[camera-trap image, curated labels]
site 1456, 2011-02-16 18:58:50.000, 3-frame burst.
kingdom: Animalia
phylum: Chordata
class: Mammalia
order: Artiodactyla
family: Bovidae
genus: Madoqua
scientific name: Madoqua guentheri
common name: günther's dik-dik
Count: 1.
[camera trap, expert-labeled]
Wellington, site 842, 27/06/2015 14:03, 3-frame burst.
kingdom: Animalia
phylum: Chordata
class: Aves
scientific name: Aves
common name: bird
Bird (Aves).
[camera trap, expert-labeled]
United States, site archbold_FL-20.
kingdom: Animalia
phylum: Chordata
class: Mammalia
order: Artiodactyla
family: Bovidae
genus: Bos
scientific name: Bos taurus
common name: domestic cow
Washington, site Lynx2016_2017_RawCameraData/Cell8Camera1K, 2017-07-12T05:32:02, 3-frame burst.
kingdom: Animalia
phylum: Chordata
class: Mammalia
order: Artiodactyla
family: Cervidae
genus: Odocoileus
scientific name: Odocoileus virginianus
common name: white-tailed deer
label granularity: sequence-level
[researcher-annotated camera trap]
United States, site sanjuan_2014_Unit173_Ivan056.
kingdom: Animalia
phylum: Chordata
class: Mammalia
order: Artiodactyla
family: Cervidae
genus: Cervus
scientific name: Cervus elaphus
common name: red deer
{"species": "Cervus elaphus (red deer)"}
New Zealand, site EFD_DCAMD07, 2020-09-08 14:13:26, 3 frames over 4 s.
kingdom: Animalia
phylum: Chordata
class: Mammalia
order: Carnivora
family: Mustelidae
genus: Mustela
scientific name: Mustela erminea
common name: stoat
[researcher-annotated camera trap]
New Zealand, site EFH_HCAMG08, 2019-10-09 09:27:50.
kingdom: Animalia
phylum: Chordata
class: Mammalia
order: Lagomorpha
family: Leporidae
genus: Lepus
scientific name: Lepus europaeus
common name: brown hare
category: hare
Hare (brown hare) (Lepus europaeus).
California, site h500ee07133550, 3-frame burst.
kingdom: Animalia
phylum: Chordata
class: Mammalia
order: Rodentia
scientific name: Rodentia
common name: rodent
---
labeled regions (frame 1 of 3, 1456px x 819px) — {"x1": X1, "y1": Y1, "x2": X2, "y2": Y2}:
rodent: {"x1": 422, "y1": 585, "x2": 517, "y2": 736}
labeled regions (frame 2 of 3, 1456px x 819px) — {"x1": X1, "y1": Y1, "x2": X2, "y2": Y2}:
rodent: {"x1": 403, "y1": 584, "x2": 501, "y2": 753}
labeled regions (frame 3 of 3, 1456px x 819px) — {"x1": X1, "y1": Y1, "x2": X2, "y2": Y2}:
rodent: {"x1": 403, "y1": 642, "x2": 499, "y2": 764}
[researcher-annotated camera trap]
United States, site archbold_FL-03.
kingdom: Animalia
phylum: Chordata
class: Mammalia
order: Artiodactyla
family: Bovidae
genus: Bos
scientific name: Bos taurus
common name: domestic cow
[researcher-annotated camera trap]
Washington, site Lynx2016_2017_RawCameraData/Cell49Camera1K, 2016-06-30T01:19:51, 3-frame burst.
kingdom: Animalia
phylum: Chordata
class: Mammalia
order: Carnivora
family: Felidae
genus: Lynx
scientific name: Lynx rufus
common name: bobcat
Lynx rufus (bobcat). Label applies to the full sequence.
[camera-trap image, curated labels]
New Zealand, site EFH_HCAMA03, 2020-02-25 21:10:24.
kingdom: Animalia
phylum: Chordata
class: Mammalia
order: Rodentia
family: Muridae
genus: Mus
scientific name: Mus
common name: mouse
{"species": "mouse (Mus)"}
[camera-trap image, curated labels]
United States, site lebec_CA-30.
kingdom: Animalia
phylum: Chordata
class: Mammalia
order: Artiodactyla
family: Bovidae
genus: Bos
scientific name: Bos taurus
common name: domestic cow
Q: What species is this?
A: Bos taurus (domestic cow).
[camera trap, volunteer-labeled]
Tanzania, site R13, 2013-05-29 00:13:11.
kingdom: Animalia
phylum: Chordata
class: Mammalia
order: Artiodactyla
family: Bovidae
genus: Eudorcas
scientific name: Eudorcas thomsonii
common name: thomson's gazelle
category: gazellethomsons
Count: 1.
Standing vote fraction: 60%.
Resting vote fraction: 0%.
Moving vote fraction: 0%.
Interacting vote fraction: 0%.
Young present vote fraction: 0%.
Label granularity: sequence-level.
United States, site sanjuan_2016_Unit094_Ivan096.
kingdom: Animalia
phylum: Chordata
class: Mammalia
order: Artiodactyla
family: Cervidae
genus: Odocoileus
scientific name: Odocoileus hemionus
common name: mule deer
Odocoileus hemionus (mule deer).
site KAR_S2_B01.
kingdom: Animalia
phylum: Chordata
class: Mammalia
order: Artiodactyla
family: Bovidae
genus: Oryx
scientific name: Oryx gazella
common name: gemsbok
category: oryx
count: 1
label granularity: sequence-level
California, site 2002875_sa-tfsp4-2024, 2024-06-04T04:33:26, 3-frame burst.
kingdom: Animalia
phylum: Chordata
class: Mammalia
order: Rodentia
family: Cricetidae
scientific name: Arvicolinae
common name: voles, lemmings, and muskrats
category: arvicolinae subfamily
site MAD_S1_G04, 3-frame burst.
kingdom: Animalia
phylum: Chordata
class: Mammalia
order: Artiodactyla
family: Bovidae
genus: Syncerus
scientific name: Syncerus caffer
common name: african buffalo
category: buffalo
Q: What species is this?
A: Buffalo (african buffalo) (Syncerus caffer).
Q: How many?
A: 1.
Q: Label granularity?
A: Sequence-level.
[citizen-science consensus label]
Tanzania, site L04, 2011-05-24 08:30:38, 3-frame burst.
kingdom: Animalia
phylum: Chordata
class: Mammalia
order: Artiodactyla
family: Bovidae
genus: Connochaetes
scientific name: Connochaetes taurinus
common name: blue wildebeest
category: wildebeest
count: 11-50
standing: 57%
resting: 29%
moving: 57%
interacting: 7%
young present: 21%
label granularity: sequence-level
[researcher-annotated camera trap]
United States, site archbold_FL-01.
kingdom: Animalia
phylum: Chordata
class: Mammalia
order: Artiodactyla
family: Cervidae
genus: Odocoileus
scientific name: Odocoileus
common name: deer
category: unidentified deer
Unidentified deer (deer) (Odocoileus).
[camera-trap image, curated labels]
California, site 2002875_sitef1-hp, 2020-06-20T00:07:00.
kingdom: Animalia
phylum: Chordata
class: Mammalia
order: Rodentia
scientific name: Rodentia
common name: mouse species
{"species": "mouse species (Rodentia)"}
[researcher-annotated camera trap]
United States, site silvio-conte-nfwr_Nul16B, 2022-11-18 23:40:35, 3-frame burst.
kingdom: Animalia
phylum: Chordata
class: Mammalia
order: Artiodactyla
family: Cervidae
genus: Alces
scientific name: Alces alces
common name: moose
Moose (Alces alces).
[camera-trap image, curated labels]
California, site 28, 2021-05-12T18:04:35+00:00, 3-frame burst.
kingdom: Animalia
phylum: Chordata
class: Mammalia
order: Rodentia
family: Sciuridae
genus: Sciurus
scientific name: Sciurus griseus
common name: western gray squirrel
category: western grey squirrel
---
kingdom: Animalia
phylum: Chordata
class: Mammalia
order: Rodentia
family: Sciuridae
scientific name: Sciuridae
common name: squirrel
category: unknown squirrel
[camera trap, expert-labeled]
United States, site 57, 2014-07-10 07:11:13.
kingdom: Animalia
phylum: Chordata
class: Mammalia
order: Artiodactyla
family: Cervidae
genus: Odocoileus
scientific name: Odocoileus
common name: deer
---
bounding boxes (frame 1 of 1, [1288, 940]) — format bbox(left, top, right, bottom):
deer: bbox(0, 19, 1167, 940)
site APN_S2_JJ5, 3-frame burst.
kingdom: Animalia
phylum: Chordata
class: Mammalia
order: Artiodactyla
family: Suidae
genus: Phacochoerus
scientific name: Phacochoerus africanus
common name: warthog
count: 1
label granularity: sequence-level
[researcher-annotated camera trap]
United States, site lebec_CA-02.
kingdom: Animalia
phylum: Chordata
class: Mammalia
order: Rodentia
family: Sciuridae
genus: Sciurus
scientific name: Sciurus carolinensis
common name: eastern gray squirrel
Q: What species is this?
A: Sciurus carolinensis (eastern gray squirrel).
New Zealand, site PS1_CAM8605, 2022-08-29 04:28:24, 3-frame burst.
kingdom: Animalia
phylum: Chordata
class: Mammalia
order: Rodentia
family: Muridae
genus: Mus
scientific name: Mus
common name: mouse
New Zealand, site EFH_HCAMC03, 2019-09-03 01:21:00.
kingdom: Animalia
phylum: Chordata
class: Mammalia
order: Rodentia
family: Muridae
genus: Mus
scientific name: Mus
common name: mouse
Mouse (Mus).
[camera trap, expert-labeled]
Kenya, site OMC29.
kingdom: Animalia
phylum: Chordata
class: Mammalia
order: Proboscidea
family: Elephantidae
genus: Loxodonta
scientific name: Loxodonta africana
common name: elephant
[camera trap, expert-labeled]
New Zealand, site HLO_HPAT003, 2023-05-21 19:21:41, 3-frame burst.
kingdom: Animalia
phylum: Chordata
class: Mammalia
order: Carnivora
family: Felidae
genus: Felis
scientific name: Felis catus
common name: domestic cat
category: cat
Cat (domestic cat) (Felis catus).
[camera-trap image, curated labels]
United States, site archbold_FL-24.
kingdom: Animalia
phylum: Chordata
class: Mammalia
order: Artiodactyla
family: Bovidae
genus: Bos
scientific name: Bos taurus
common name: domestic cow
------------------------------------------------------------
▶ **ACTION ITEM**
Your output should be an exact transcription of the line that holds "Kenya, site OMC29." and each line after it through the end of the listing above.

▶ **RESPONSE TO THE EXERCISE**
Kenya, site OMC29.
kingdom: Animalia
phylum: Chordata
class: Mammalia
order: Proboscidea
family: Elephantidae
genus: Loxodonta
scientific name: Loxodonta africana
common name: elephant
[camera trap, expert-labeled]
New Zealand, site HLO_HPAT003, 2023-05-21 19:21:41, 3-frame burst.
kingdom: Animalia
phylum: Chordata
class: Mammalia
order: Carnivora
family: Felidae
genus: Felis
scientific name: Felis catus
common name: domestic cat
category: cat
Cat (domestic cat) (Felis catus).
[camera-trap image, curated labels]
United States, site archbold_FL-24.
kingdom: Animalia
phylum: Chordata
class: Mammalia
order: Artiodactyla
family: Bovidae
genus: Bos
scientific name: Bos taurus
common name: domestic cow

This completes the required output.